====== TEXT EXTRACT ======

In my program I use shared memory to do prefetching of data. A 2D block of threads, dimentions 8 by 4 (32), gets 8 * 4 * 8 * sizeof(float4)
bytes of shared memory. Each thread copies 8 float4
s in a loop:
inline __device__ void pack(const float4 *g_src, float4 *s_dst, const unsigned int w, const unsigned int d) {
uint2 indx = { blockIdx.x * blockDim.x + threadIdx.x, blockIdx.y * blockDim.y + threadIdx.y };
uint2 sindx = { threadIdx.x, threadIdx.y };
int i;
for (i = 0; i < d; ++i) s_dst[(sindx.y * blockDim.x + sindx.x) * d + i] = g_src[(w * indx.y + indx.x) * d + i];
}
where w
is set to width of the global memory buffer (in number of float4
s) and d
is set to 8 (number of float4
s copied).
Can such configuration and further usage of the memory, lead to bank conflicts, or will broadcasting be applied? Will this be a case also when threads copy only, say 5 float4
s, not 8?
MK
P.S. Same topic in Nvidia forum
During prefetching phase bank conflicts will occur. E.g. threads within first warp with IDs (computed as threadIdx.x + threadIdx.y * blockDim.x
) 0, 4, 8, ... 28 access same bank. You can see it as thread (0,0) and thread (4,0) for i
equals 0 access s_dst[0]
and s_dst[32]
belonging to the same bank.
If bank conflicts occur during further usage depends on the scheme you will access s_dst
.
Broadcast mechanism is applied only when threads simultaneously read the same address.
How many bank conflicts occur depends on the value of d
. If d mod 32 == 1
there won't be any conflicts.
EDIT:
IMHO the best way to avoid bank conflicts in prefetching phase, specially if d
is changing, is to equaly split the work among the warps. Lets say you need to prefetch n
values to shared memory, w_id
is ID of warp and l_id
is ID of thread within warp (from 0 to 31). Than prefetching should look like this:
for(int i = l_id + w_id*WARP_SIZE; i < n; i += WARP_SIZE*COUNT_OF_WARPS_IN_BLOCK)
{
s_dst[i] = ...;
}
But this helps only to avoid bank conflicts during prefetching. As I have already said to avoid conflicts during further usage depends on the scheme you will access s_dst
.

====== SUPPLIED INFORMATION ======

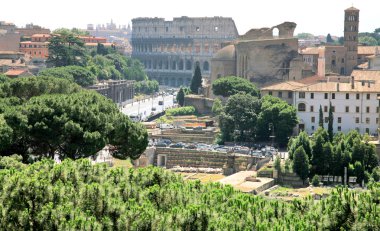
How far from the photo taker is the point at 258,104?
237 ft

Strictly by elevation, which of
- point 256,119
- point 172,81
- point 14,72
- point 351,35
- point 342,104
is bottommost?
point 172,81

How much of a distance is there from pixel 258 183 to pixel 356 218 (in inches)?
1111

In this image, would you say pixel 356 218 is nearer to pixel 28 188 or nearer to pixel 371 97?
pixel 28 188

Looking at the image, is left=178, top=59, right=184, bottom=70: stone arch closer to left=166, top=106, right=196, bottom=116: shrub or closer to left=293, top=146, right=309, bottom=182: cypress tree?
left=166, top=106, right=196, bottom=116: shrub

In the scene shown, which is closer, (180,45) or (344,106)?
(344,106)

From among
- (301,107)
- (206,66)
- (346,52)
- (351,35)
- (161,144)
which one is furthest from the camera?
(206,66)

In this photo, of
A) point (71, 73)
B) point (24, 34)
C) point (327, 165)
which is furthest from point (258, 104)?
point (24, 34)

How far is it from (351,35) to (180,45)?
3107 inches

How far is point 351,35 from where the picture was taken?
88.1 m

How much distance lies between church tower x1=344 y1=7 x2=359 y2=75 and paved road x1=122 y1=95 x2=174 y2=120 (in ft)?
65.4

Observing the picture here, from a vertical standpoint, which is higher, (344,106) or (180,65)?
(344,106)

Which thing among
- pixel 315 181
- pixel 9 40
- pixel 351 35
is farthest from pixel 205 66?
pixel 315 181

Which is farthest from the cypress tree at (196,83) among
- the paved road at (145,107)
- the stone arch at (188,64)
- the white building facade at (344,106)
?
the stone arch at (188,64)

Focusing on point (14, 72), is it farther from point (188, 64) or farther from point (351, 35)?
point (188, 64)
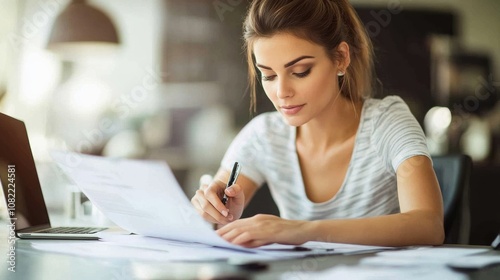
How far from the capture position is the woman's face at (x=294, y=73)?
121 cm

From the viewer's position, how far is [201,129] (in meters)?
4.52

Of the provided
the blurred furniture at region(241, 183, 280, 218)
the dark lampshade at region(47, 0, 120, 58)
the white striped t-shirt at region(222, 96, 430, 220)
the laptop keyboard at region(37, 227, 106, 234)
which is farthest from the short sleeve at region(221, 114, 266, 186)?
the dark lampshade at region(47, 0, 120, 58)

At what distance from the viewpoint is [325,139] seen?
1.47 m

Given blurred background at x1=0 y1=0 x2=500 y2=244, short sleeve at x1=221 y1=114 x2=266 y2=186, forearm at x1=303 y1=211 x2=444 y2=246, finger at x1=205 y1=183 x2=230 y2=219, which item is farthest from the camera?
blurred background at x1=0 y1=0 x2=500 y2=244

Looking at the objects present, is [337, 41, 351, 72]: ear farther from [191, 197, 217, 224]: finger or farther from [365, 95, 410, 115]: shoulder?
[191, 197, 217, 224]: finger

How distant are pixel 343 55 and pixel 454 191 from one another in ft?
1.33

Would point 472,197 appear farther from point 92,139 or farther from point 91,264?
point 92,139

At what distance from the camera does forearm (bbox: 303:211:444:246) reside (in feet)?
2.91

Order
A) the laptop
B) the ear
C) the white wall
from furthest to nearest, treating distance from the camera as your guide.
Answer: the white wall
the ear
the laptop

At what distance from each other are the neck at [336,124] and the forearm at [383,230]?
0.48 m

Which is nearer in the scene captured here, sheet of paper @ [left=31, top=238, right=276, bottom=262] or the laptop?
sheet of paper @ [left=31, top=238, right=276, bottom=262]

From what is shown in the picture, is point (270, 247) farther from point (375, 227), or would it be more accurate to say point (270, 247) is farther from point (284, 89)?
point (284, 89)

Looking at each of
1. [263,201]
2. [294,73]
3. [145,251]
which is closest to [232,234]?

======

**GIVEN EXERCISE A**
Using the thread on shared memory bank conflicts, answer these:
(i) What are the dimensions of the 2D block of threads?
(ii) When is the broadcast mechanism applied?
(iii) What condition on d means there won't be any conflicts?
**GIVEN EXERCISE B**
Reproduce the part of the thread on shared memory bank conflicts between "Can such configuration" and "the same bank.", inclusive.

**RIGHT ANSWER A**
(i) 8 by 4 (32 threads).
(ii) Only when threads simultaneously read the same address.
(iii) d mod 32 == 1.

**RIGHT ANSWER B**
Can such configuration and further usage of the memory, lead to bank conflicts, or will broadcasting be applied? Will this be a case also when threads copy only, say 5 float4
s, not 8?
MK
P.S. Same topic in Nvidia forum
During prefetching phase bank conflicts will occur. E.g. threads within first warp with IDs (computed as threadIdx.x + threadIdx.y * blockDim.x
) 0, 4, 8, ... 28 access same bank. You can see it as thread (0,0) and thread (4,0) for i
equals 0 access s_dst[0]
and s_dst[32]
belonging to the same bank.